▶ _Goal of the exercise_
Copy the records below word for word. Stop after the line that contains "According to the".

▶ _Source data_
◇ ◇ ◇ ◇ ◇ ◇ ◇

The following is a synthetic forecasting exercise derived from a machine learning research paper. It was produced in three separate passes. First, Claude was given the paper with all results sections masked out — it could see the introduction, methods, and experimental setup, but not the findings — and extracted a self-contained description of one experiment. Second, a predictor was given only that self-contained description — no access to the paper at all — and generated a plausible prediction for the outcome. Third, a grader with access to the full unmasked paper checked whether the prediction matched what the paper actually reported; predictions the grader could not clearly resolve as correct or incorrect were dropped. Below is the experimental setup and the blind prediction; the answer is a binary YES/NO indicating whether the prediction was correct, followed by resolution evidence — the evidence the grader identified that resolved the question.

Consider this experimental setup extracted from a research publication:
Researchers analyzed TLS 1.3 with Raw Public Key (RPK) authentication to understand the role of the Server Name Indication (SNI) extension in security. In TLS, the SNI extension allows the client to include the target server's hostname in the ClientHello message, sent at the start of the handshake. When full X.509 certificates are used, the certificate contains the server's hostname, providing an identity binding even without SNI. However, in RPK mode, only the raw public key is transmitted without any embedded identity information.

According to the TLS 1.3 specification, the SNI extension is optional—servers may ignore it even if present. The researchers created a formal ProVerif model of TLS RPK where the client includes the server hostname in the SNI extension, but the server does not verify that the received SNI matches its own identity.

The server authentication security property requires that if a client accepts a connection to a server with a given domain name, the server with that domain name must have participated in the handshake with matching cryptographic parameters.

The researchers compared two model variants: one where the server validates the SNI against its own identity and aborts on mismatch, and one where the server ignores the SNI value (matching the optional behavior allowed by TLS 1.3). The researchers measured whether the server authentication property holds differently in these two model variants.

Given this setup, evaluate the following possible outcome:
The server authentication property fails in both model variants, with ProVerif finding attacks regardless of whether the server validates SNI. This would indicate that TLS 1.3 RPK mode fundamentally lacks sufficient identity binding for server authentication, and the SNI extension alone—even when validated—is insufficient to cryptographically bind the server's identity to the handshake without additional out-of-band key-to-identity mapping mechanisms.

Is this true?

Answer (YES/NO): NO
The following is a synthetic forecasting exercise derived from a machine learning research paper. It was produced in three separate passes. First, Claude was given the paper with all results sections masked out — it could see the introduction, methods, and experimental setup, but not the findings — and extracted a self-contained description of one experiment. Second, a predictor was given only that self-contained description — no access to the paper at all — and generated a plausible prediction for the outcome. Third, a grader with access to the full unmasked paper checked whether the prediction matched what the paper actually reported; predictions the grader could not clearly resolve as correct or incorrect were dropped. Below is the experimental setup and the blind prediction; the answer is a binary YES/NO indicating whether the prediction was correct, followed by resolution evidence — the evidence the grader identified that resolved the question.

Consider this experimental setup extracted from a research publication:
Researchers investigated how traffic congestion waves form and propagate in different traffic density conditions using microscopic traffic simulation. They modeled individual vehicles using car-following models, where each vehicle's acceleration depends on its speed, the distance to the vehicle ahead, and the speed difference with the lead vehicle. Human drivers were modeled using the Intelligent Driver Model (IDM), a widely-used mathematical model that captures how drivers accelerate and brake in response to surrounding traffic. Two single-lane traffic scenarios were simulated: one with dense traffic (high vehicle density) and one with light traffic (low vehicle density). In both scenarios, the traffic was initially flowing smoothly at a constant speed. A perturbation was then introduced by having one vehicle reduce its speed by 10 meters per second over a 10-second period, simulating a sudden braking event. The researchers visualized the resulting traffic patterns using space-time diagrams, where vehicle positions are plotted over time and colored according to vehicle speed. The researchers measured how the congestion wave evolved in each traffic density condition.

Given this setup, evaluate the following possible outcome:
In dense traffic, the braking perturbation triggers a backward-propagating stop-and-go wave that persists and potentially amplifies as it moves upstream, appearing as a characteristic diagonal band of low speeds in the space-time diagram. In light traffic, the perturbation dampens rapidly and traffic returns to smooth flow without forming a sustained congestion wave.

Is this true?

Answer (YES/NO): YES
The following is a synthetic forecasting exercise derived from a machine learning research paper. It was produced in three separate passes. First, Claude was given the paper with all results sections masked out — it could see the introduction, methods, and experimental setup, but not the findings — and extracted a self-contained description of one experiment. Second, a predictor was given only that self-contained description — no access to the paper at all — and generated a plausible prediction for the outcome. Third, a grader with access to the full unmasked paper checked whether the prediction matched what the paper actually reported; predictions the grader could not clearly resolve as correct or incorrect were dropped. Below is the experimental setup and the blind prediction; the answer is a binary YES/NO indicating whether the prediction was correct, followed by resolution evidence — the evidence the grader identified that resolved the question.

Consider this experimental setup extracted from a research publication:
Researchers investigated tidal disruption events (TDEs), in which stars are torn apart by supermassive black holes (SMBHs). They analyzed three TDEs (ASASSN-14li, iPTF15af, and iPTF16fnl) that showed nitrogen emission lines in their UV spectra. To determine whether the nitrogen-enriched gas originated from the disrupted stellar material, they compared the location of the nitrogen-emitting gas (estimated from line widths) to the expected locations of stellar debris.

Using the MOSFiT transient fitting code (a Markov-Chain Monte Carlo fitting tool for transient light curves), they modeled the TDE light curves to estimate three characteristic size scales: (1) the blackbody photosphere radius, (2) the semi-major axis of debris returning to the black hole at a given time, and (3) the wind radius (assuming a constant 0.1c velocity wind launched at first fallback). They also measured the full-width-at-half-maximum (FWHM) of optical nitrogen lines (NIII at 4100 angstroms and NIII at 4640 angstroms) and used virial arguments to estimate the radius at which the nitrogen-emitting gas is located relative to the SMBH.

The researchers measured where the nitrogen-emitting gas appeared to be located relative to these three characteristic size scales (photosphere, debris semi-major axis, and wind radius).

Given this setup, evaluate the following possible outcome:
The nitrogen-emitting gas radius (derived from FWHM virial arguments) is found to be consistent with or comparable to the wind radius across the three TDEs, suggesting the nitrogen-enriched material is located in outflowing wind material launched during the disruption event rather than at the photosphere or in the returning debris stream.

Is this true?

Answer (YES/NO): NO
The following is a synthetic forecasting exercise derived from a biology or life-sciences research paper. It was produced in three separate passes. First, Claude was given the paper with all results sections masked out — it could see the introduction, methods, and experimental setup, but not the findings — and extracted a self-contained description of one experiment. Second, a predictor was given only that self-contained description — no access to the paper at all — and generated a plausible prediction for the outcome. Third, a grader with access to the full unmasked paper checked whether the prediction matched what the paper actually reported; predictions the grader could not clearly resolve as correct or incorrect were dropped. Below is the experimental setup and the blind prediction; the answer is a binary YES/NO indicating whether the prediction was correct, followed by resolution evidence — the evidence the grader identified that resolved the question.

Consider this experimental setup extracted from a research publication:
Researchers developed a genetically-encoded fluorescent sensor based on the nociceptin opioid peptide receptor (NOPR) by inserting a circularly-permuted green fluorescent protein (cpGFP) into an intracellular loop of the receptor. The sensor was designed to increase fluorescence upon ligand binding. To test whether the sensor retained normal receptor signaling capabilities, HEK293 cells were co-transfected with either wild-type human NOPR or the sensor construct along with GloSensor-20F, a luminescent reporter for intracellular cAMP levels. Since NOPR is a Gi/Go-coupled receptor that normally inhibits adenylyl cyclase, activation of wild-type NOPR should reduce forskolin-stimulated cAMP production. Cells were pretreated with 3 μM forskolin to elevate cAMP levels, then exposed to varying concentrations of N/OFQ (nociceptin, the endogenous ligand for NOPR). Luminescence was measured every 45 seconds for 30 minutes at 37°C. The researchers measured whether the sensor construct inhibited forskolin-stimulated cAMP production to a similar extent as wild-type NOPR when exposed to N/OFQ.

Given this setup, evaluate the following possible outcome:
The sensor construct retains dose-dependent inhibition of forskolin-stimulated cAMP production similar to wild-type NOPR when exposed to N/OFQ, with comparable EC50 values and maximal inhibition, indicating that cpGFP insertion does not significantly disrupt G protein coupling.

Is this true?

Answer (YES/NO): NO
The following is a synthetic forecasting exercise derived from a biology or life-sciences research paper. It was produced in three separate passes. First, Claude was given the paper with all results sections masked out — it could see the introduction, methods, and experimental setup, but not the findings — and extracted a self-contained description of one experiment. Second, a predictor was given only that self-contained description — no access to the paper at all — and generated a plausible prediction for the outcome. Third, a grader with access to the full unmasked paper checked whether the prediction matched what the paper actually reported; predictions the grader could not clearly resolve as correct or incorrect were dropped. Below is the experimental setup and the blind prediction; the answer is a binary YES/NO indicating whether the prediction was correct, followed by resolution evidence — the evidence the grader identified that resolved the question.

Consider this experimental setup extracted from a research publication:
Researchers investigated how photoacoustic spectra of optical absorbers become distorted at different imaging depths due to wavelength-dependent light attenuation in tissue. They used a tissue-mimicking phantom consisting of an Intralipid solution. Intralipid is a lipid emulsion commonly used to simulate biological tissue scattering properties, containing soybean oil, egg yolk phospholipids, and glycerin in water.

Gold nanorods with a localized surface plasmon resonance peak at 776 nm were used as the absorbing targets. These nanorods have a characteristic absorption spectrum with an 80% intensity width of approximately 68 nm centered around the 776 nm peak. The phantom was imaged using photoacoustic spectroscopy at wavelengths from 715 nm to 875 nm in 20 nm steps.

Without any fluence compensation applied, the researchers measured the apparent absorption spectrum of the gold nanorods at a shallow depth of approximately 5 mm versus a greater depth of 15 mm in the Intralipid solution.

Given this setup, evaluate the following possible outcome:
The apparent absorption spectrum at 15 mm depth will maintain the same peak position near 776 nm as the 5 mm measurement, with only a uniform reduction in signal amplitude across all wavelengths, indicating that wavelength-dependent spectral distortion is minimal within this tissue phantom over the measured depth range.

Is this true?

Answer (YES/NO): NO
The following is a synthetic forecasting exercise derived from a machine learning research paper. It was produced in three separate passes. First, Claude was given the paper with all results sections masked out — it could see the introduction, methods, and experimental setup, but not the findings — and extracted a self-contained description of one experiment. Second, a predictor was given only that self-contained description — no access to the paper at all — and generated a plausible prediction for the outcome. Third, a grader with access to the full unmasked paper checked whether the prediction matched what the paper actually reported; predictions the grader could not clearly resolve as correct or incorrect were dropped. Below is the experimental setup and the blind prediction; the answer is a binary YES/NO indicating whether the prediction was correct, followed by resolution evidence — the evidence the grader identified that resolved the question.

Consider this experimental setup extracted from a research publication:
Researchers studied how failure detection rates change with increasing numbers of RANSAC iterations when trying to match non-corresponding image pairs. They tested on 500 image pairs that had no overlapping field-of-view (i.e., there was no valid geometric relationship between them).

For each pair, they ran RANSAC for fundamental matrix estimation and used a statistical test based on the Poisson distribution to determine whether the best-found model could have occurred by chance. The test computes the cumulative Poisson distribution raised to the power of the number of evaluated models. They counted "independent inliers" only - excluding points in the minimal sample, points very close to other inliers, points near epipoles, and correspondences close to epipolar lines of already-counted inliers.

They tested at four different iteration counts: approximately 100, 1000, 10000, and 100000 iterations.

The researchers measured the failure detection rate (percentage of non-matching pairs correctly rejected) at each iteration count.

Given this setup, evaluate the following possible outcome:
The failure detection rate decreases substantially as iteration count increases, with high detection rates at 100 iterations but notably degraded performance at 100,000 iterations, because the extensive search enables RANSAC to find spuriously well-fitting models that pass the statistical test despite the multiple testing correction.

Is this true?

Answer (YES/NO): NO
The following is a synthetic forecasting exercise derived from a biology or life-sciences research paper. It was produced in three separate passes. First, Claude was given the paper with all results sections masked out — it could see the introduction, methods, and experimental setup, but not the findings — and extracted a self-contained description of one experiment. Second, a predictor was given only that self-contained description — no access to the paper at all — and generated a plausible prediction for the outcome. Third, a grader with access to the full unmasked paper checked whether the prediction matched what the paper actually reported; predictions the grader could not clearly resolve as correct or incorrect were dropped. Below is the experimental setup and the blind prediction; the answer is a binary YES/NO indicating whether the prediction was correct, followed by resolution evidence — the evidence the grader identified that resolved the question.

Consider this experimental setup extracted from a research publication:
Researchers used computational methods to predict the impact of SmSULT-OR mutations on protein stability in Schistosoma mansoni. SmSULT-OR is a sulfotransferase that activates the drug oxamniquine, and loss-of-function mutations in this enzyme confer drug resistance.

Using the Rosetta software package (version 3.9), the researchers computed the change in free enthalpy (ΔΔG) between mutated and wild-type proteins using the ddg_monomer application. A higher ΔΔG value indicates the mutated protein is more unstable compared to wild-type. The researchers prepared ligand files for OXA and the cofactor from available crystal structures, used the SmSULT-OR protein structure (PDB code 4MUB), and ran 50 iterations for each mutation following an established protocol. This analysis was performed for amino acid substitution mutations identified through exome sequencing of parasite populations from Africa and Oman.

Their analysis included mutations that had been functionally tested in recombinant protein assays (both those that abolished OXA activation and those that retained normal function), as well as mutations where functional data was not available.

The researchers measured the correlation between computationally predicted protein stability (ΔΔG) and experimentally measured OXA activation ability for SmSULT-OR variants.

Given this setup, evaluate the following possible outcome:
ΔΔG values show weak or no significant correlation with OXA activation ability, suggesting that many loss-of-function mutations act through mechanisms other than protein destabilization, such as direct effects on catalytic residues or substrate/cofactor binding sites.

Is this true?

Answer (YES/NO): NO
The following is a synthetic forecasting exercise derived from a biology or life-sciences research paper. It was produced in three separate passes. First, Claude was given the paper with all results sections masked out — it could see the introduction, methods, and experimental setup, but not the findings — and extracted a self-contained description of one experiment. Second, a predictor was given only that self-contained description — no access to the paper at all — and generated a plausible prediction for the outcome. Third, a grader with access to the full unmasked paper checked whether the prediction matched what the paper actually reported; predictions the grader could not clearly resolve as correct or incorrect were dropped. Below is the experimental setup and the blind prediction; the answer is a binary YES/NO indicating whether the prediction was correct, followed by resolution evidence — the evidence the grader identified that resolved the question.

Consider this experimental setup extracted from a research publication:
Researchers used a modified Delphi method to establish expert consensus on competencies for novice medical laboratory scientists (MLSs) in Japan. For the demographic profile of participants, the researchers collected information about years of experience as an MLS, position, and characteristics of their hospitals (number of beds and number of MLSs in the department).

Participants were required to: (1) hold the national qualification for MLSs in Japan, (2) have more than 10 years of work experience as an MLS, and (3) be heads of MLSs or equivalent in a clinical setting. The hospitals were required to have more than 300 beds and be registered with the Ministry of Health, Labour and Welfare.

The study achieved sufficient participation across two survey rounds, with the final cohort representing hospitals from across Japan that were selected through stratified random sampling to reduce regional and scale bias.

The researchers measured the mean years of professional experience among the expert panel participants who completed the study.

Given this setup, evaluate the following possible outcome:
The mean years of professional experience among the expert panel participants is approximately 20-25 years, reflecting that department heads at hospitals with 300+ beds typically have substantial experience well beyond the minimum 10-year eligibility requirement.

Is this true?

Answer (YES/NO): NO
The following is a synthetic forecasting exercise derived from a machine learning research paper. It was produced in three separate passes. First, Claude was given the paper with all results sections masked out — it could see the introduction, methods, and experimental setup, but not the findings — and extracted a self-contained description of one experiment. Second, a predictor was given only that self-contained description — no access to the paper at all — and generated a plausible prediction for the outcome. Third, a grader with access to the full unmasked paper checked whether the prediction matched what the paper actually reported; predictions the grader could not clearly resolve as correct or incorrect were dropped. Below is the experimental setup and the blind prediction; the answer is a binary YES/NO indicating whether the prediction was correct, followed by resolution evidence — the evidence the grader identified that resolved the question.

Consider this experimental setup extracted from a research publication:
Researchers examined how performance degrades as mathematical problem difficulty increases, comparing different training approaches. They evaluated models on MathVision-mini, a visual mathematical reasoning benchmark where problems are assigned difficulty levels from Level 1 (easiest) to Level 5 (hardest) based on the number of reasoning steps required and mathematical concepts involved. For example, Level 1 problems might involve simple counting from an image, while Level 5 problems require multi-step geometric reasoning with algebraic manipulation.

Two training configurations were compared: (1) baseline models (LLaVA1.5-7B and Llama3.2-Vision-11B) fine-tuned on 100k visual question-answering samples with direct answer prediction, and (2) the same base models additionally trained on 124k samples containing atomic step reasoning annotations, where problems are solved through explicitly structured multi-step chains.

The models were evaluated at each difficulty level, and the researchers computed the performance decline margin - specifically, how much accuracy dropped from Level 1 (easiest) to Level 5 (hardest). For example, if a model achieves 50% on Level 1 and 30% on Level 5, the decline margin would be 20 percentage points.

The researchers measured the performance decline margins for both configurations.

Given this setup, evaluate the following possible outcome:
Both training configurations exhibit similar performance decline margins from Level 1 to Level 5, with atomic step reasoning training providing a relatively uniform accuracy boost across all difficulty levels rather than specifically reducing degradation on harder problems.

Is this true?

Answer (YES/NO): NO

◇ ◇ ◇ ◇ ◇ ◇ ◇

▶ _Written response_
The following is a synthetic forecasting exercise derived from a machine learning research paper. It was produced in three separate passes. First, Claude was given the paper with all results sections masked out — it could see the introduction, methods, and experimental setup, but not the findings — and extracted a self-contained description of one experiment. Second, a predictor was given only that self-contained description — no access to the paper at all — and generated a plausible prediction for the outcome. Third, a grader with access to the full unmasked paper checked whether the prediction matched what the paper actually reported; predictions the grader could not clearly resolve as correct or incorrect were dropped. Below is the experimental setup and the blind prediction; the answer is a binary YES/NO indicating whether the prediction was correct, followed by resolution evidence — the evidence the grader identified that resolved the question.

Consider this experimental setup extracted from a research publication:
Researchers analyzed TLS 1.3 with Raw Public Key (RPK) authentication to understand the role of the Server Name Indication (SNI) extension in security. In TLS, the SNI extension allows the client to include the target server's hostname in the ClientHello message, sent at the start of the handshake. When full X.509 certificates are used, the certificate contains the server's hostname, providing an identity binding even without SNI. However, in RPK mode, only the raw public key is transmitted without any embedded identity information.

According to the TLS 1.3 specification, the SNI extension is optional—servers may ignore it even if present. The researchers created a formal ProVerif model of TLS RPK where the client includes the server hostname in the SNI extension, but the server does not verify that the received SNI matches its own identity.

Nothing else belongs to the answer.